How do I approach this problem. From what I have gathered, the base case is either 1 or 2 I think. What would be the I.H and I.S
On
The natural induction argument goes as follows: $$ r_{n+1} = 2r_{n} + 5r_{n-1} \le 2ab^n + 5ab^{n-1} = ab^{n-1}(2b+5) $$ This argument will work iff $2b+5 \le b^2$, which happens exactly when $b \ge \sqrt{6}+1$ for $b \ge 0$.
You still need the base cases, $r_1 = r_2= 2$, which give $ab \ge 2$, $ab^2 \ge 2$.
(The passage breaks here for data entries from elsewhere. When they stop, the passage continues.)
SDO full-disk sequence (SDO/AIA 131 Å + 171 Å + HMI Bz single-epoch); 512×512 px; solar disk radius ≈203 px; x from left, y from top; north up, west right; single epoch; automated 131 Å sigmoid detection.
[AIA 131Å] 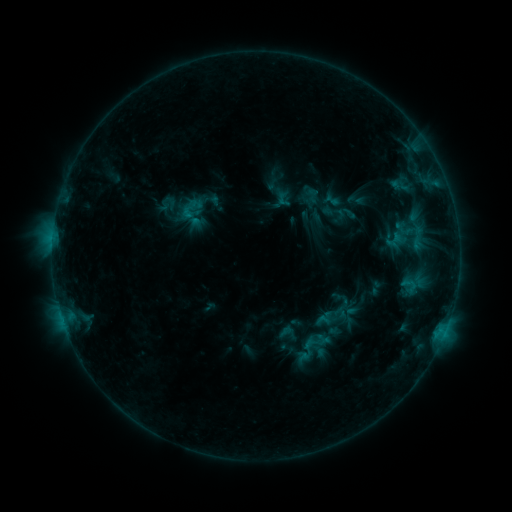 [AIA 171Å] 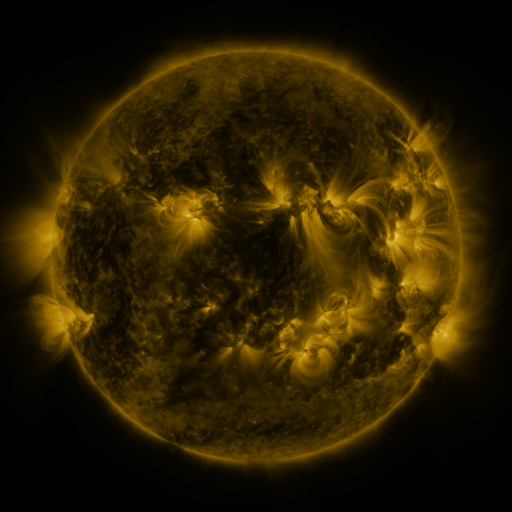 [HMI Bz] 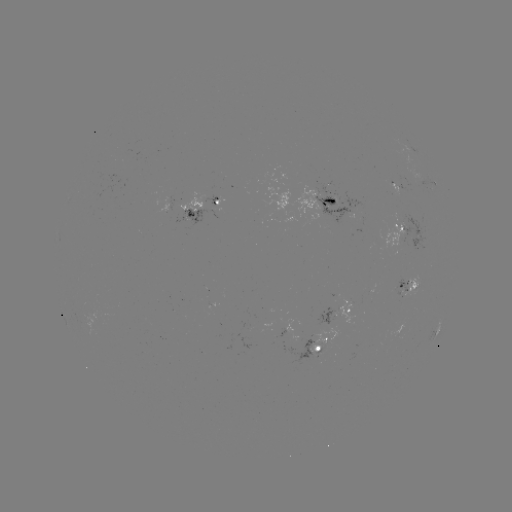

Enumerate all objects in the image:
sigmoid: [304, 188, 322, 204]
sigmoid: [304, 330, 327, 353]
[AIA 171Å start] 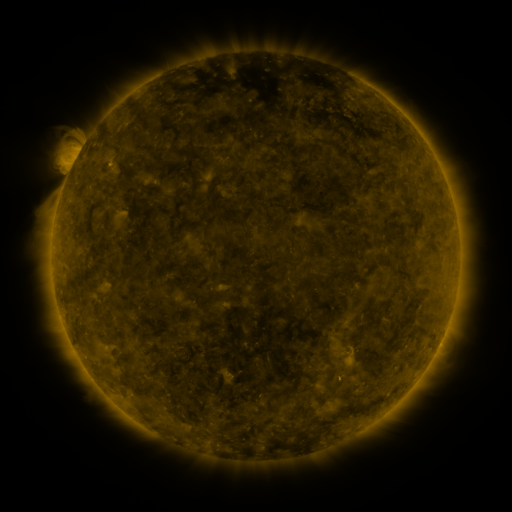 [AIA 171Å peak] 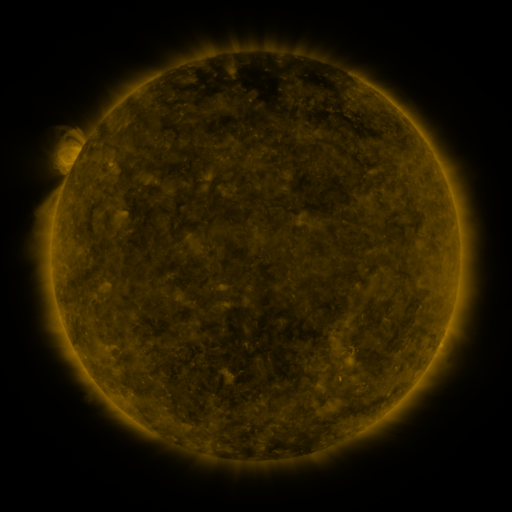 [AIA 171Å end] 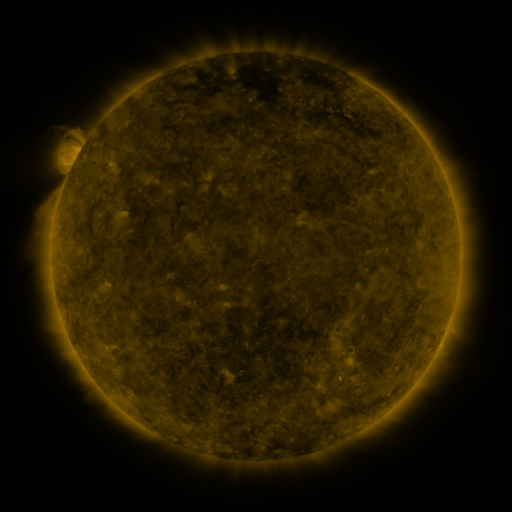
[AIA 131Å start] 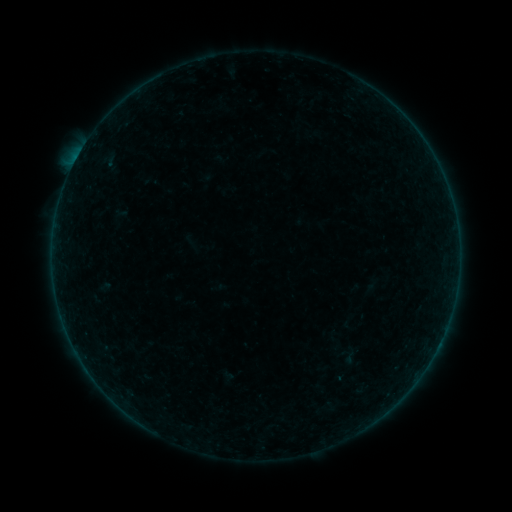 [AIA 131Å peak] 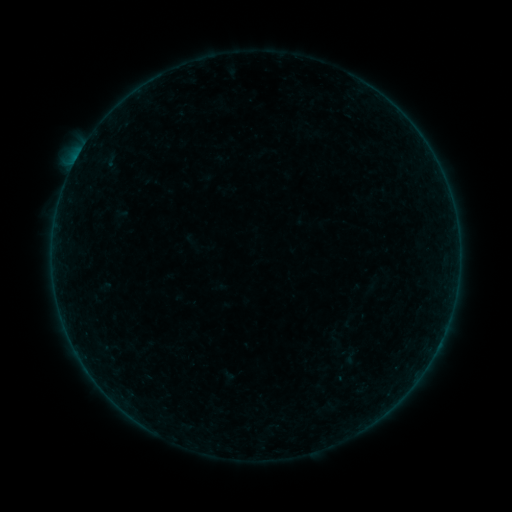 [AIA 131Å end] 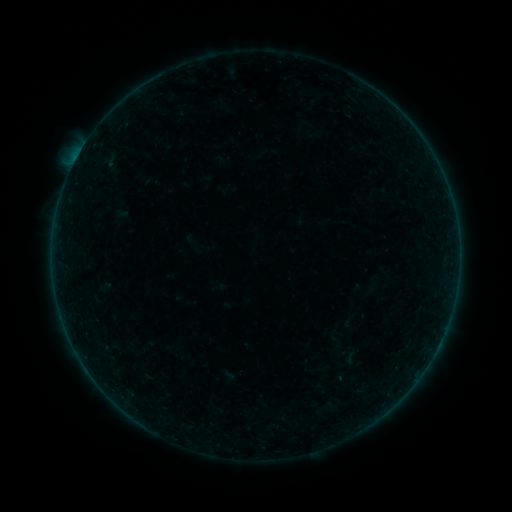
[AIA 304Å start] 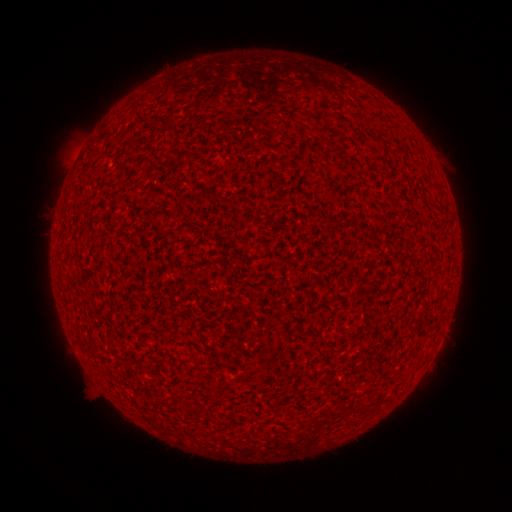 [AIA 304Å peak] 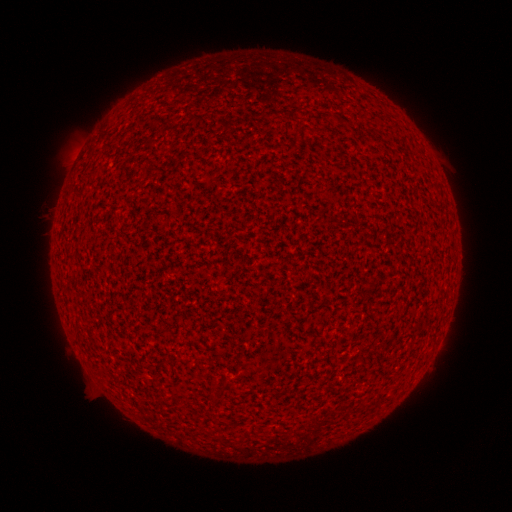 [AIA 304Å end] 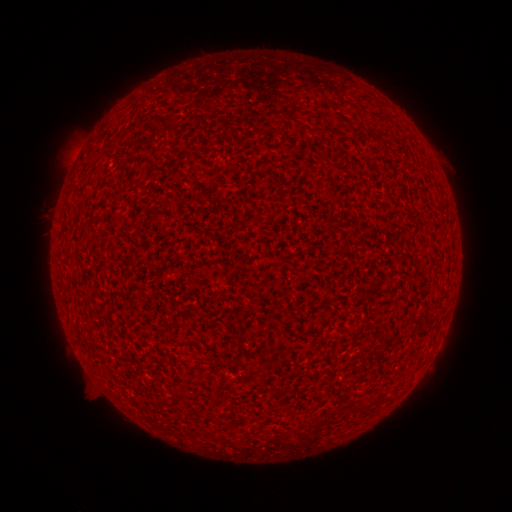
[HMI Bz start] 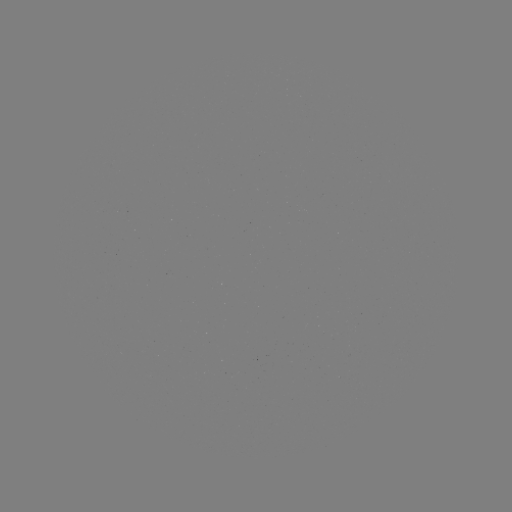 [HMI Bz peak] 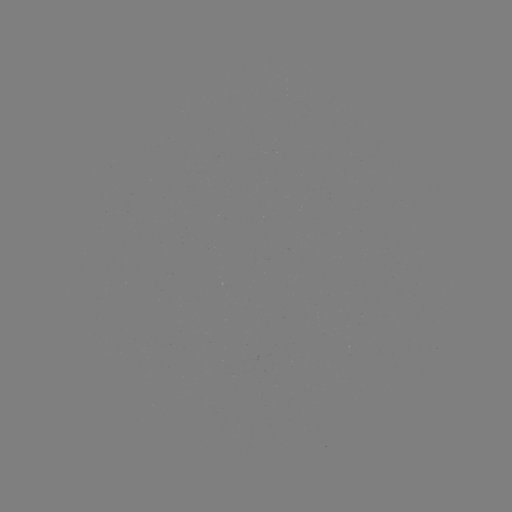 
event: flare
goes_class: A5.2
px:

Taking $b=\sqrt{6}+1$, we get $a \ge \frac 2b= \frac 25(\sqrt{6}-1)$.
suppose $r_n \le ab^n$
And if $b$ is chosen to most tightly bound $r_n$ then $r_n$ approximately equals $ab^n$
At the limit.
$ab^n = 2ab^{n-1} + 5ab^{n-2}\\ ab^{n-2}(b^2 - 2b-5) = 0$